If you followed along with my LAST POST, then you know that I was in the process of creating a mini ironing board for myself. And then I got myself distracted with exciting chalk paint and decided to paint the legs of the table first. This is not a necessary step obviously for creating the mini ironing board surface but it does help make it even more custom. So check out that post if you are interested in more customization.
It is actually pretty easy to make a custom ironing board surface. If you have ever reupholstered something like your dining room chair seat cushions, you have got this in the bag!
- TV Tray Table
- Assortment of Batting scraps – including a heat resistant batting:sized to fit the top of the table
- Fabric for Cover cut at least 2″ larger than the surface of the table top – I used a home dec weight for more durability
- Staple Gun and Staples
Gather your supplies and start with a clean working surface. I worked from the floor, so be sure that you have that tidy. For my batting, I found that some batting samples I had received over the years worked perfectly for this project! Yay for finally using those pieces! I used a total modge podge of types as you can tell but was sure to include a heat resistant batting (the slightly metallic looking one in the back of this picture)
Arrange your layers of batting on your table top. You don’t need the batting to be wrapped around table. That just adds bulk, so I trimmed them to the top size. Some people even recommend slightly grading the pieces as you layer them so that you achieve a gentle transition from one piece to another. *Shrug* Whatever works for you.
The final piece of batting that I laid on the pile was the heat resistant batting (found anywhere you find batting) with the metallic side DOWN. And then the fabric will be centered over the top of the batting pieces. I did end up using a bit of spray glue to attach the bottom piece of batting to the table because I flipped it all upside down in the next step but that it not entirely necessary. The rest will naturally grip together.
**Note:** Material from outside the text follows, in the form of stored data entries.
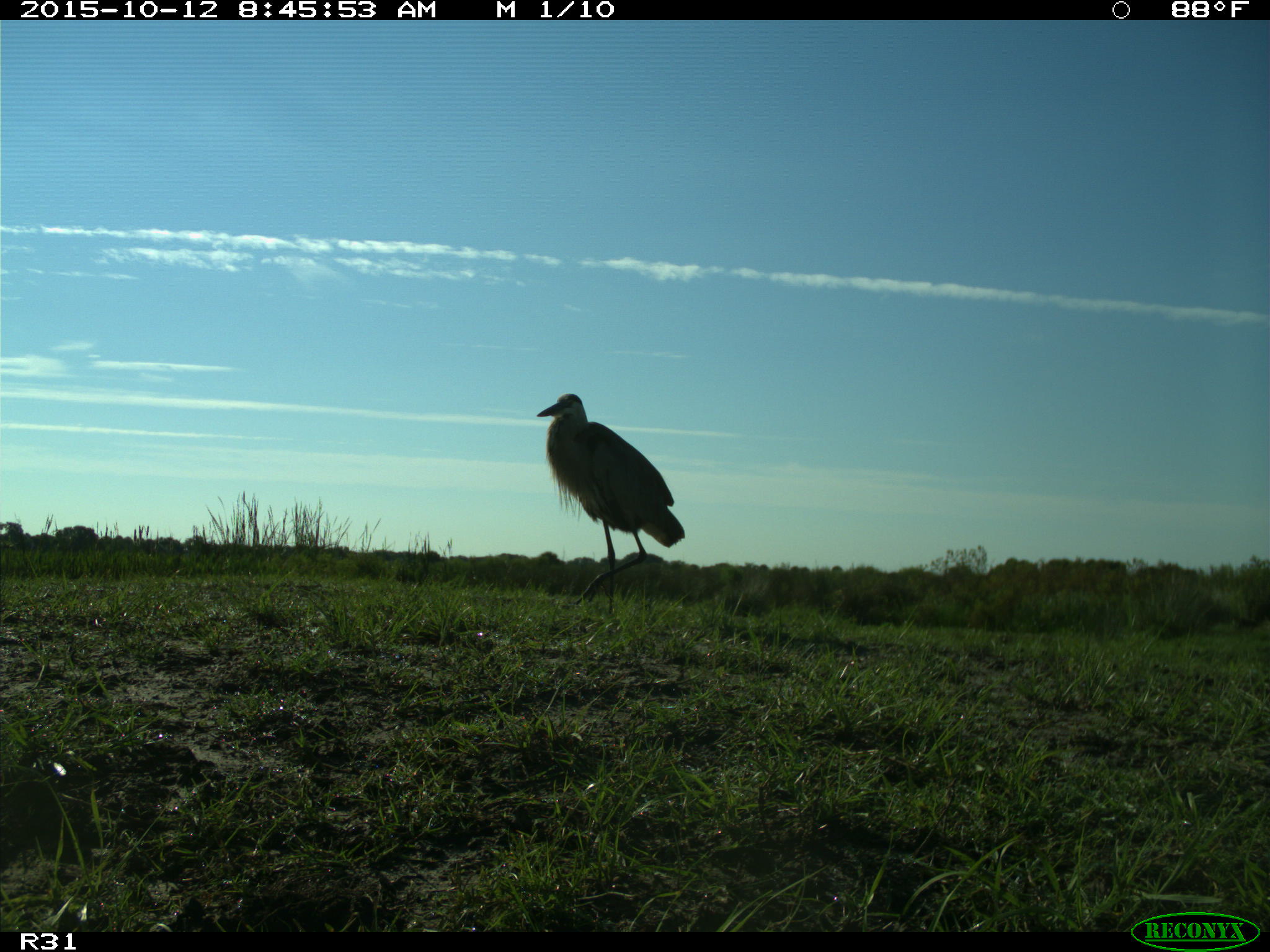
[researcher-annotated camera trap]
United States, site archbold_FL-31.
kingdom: Animalia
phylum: Chordata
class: Aves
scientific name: Aves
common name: birds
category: unidentified bird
Unidentified bird (birds) (Aves).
Turn your piece upside down. You can see that my batting and fabric are much larger than I will need in the end, so I took this opportunity to trim away any excess of both. I needed to keep enough fabric to fold the fabric edge for a finished look, but that doesn’t take too much. It’s just eyeballing here. Don’t worry…you can’t mess up!
I begin to staple the fabric in place. I always work on opposite sides to keep the tension even. Start in the middle of one side and staple the fabric in place (Folding the edge under to keep it need and tidy and pretty from the bottom). Stop your staples from reaching the corners!! We will deal with those last!